Especially I don't know how they got limits "$\displaystyle \int^1_r$"! Does $\displaystyle \sqrt{x^2 + y^2}$ represent a hemisphere?
Yes it does. The whole region is, in fact, a cylinder with a hemisphere removed, so that there are sharp edges along the unit circle in the xy plane and there is nothing on the z axis.

Actually, I just figured out a great way to think of this without pictures!

If your only concern is the z bounds, they're actually spelled out in that first condition. For all (x,y) z goes between 1 and sqrt(r^2) = r.

3. Originally Posted by Turiski
Yes it does. The whole region is, in fact, a cylinder with a hemisphere removed, so that there are sharp edges along the unit circle in the xy plane and there is nothing on the z axis.

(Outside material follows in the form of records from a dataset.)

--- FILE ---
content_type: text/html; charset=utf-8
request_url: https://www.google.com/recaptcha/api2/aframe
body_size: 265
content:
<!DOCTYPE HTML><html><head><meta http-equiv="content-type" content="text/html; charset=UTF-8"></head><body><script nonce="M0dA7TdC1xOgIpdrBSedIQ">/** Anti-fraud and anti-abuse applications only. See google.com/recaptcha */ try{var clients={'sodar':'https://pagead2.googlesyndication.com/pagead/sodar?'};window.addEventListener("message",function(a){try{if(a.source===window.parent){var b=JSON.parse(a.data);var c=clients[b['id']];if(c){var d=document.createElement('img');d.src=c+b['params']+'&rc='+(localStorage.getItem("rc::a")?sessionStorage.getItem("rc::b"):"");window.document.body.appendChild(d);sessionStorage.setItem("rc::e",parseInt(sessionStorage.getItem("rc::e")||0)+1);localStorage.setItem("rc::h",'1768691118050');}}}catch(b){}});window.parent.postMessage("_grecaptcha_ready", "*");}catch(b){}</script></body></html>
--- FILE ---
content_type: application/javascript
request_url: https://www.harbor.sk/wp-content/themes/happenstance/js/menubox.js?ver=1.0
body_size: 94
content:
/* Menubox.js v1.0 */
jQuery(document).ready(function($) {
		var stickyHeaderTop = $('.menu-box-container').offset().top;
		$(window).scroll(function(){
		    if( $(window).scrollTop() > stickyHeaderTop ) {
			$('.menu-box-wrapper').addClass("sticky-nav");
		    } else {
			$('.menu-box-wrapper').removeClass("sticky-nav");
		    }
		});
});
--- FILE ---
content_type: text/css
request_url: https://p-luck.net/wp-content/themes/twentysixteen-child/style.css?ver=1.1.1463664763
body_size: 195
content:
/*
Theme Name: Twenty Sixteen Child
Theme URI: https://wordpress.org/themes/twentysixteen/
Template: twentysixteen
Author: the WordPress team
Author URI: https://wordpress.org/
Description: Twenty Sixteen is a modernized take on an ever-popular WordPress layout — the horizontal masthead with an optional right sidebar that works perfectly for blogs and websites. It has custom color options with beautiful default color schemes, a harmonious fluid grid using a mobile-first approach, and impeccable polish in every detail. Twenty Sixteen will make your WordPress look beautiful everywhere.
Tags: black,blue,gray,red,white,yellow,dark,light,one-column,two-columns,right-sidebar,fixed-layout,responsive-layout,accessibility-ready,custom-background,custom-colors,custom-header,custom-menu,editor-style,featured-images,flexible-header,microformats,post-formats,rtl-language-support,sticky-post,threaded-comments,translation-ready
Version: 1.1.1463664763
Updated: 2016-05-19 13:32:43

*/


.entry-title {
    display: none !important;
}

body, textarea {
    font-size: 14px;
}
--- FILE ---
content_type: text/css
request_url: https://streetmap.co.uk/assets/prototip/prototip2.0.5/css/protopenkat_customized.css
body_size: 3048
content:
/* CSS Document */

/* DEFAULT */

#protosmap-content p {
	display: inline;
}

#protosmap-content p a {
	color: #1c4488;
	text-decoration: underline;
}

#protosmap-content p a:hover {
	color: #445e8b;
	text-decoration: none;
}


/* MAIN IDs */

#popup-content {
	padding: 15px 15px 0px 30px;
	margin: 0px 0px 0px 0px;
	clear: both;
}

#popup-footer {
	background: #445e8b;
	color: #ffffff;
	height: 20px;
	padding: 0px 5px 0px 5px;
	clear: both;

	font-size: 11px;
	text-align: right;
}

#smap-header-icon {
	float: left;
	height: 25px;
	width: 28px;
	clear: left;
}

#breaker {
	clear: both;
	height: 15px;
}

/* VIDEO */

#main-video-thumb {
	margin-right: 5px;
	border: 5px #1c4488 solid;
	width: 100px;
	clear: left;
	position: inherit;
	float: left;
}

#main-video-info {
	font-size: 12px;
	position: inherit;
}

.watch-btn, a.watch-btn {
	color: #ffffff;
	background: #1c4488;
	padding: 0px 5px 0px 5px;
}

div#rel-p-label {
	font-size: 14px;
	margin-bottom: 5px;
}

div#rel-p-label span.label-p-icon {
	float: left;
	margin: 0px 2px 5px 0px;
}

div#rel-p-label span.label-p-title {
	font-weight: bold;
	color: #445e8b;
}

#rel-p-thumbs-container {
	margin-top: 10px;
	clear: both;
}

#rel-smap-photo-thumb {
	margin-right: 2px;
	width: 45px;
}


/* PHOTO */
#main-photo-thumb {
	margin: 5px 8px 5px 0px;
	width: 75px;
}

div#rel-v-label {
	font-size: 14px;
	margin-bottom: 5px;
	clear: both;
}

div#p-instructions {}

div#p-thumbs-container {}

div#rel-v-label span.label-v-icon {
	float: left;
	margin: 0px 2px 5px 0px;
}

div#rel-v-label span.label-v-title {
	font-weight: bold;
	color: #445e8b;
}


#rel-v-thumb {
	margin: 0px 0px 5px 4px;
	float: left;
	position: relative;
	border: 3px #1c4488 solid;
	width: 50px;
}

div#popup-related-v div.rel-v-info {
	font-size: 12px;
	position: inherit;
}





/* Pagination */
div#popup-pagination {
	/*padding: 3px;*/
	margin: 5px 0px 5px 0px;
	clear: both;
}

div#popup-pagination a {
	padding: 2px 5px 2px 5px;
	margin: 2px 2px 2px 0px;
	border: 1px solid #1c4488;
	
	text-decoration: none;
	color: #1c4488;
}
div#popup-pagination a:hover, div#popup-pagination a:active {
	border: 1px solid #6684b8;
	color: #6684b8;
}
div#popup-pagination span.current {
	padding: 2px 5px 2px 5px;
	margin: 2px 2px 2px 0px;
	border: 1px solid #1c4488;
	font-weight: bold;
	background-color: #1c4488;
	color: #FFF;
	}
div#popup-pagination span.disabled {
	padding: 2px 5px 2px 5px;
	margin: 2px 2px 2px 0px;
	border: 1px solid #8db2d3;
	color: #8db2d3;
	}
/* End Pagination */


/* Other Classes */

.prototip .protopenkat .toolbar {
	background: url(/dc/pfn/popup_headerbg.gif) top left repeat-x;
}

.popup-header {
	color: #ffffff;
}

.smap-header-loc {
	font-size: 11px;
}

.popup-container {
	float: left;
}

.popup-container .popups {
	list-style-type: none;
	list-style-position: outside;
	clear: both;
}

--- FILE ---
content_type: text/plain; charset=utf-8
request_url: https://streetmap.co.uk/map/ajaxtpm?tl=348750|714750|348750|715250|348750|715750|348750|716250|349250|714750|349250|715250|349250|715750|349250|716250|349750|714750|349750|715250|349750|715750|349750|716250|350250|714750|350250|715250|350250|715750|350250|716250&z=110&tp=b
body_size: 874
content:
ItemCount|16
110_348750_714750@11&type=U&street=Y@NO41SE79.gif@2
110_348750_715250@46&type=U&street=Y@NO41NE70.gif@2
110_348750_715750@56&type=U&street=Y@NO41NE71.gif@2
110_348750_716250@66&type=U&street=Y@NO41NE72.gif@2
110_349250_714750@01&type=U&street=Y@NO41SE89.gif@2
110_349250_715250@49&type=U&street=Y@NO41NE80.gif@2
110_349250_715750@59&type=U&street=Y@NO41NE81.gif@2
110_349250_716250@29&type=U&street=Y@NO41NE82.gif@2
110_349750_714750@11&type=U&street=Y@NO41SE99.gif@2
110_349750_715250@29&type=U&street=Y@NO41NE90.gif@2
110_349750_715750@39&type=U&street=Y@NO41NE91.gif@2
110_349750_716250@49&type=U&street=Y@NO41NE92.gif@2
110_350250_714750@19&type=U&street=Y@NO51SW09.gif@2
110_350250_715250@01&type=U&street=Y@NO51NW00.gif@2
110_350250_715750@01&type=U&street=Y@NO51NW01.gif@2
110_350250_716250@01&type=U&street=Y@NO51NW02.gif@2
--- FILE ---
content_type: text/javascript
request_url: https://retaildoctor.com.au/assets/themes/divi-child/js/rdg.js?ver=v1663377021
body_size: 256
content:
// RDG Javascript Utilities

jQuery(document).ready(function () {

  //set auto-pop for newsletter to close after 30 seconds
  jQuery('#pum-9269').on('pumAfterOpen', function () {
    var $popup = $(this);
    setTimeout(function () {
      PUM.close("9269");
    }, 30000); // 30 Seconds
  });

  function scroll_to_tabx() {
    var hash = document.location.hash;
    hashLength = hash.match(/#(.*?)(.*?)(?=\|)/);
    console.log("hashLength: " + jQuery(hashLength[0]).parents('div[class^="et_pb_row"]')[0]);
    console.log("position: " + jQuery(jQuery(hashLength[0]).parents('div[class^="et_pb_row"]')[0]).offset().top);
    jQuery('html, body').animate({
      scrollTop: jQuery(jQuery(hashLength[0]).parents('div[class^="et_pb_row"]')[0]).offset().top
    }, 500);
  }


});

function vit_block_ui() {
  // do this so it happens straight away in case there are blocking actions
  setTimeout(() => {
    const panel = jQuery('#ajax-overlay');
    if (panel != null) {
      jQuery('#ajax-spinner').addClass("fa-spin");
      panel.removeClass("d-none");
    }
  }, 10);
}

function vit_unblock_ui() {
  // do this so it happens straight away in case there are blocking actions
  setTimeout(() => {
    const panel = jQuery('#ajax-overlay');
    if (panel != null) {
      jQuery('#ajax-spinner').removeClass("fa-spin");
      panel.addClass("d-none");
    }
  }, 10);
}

Actually, I just figured out a great way to think of this without pictures!

If your only concern is the z bounds, they're actually spelled out in that first condition. For all (x,y) z goes between 1 and sqrt(r^2) = r.
$\displaystyle \sqrt{ x^2 + y^2 }$ does NOT represent a hemisphere. It represents a cone.

The reason for the bounds of

$\displaystyle \int_r^1 dz$

is because they are given by $\displaystyle \sqrt{ x^2 + y^2 } \le z \le 1$

In cylindrical co-ordinates $\displaystyle x^2 + y^2 = r^2$ so

$\displaystyle \sqrt{ x^2 + y^2 } \le z \le 1 \to r \le z \le 1$